**DIRECTIVE:**
Reproduce the stretch of the trade mark decision from "The Hearing Officer was somewhat" through "help to them.", with "opponents" replaced by "objectors".

**SELECTION:**
Section 5(4)(a): - Opposition successful.

Points Of Interest

  • 1. The Hearing Officer was concerned about gaps in the evidence from both parties but took the view that he must decide the dispute on the basis of the papers before him.


The opponents filed evidence to show that they had used the marks KUDO, KUDO ELBOW, KUDU ELBOW SYSTEM, KUDO ULNAR and KUDO HUMERAL in relation to artificial elbow implants from 1989 onwards and that they have about 20% of the market in this field.

The original elbow replacement system was devised by a Dr Kudo in Japan in the 1970s. Dr Kudo had approached Tact (the present applicants) about collaboration with an orthopaedic company and had been referred to Bionet Inc. (The opponent’s parent company). Contact was arranged with the opponents in 1986 and following further development, manufacture and sales commenced in 1989. At the same time Tact was appointed as the exclusive authorised distributor of the full range of Bionets products, including elbow replacement systems under the name KUDO, in respect of the Japan market.

The applicants also filed evidence from Dr Kudo. He explained his contact with Tact and Bionet and how the elbow prosthesis was developed and came to bear his name. He stated that the prosthesis was developed between himself and Tact, and Biomet was used to manufacture it. He disputed that Bionet had been involved in development. Dr Kudo also stated that Tact had applied to register the marks KUDO ELBOW and KUDO TOTAL ELBOW SYSTEMS in Japan in 1989 and registration had been effected in November 1989. They still owned those marks.

The Hearing Officer was somewhat concerned as to how the opponents had used their marks because he thought the use might be seen as descriptive use. However, the goods always bore the marks and these marks indicated the goods of the proprietor and distinguished the proprietors goods from those of other firms in the same field. He, therefore, accepted that the opponents use was trade mark use and that if another firm was to commence to use identical marks in relation to identical goods, damage in the context of passing-off would occur. The opponents thus succeeded under Section 5(4)(a). The fact that the applicants owned the trade marks applied for in Japan was of no help to them.

**ROWS:**
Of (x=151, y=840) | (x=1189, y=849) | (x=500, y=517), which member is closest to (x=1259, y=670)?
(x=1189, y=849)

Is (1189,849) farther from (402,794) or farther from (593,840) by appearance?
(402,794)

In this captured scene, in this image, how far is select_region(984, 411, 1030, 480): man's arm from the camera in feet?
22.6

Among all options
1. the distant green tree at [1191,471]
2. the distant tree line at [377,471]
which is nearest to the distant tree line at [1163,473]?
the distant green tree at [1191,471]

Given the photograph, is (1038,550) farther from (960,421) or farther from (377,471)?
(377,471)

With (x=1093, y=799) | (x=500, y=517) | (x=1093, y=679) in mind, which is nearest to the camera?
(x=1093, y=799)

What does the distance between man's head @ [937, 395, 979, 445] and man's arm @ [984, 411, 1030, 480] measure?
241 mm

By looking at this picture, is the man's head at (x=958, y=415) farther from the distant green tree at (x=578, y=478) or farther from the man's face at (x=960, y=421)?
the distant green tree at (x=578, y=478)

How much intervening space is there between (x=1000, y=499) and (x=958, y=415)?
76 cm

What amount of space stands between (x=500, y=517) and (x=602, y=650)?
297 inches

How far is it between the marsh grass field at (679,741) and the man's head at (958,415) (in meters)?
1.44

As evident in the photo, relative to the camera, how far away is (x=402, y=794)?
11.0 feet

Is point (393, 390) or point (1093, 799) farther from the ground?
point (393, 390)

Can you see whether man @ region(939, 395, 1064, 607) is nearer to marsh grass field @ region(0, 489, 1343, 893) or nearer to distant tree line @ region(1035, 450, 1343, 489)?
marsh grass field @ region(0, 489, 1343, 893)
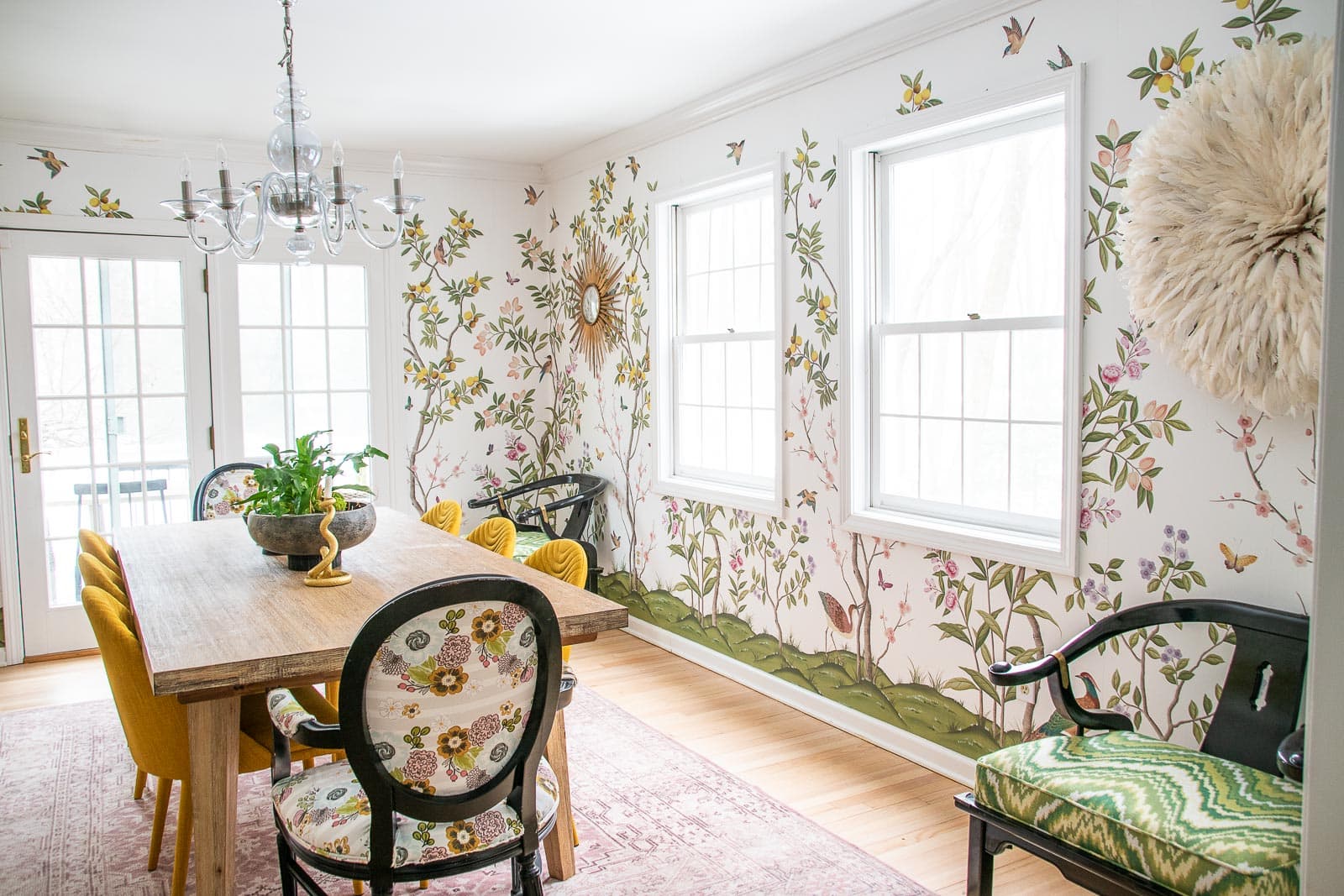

**SOLUTION FOR THIS TASK:**
The Hearing Officer was somewhat concerned as to how the objectors had used their marks because he thought the use might be seen as descriptive use. However, the goods always bore the marks and these marks indicated the goods of the proprietor and distinguished the proprietors goods from those of other firms in the same field. He, therefore, accepted that the objectors use was trade mark use and that if another firm was to commence to use identical marks in relation to identical goods, damage in the context of passing-off would occur. The objectors thus succeeded under Section 5(4)(a). The fact that the applicants owned the trade marks applied for in Japan was of no help to them.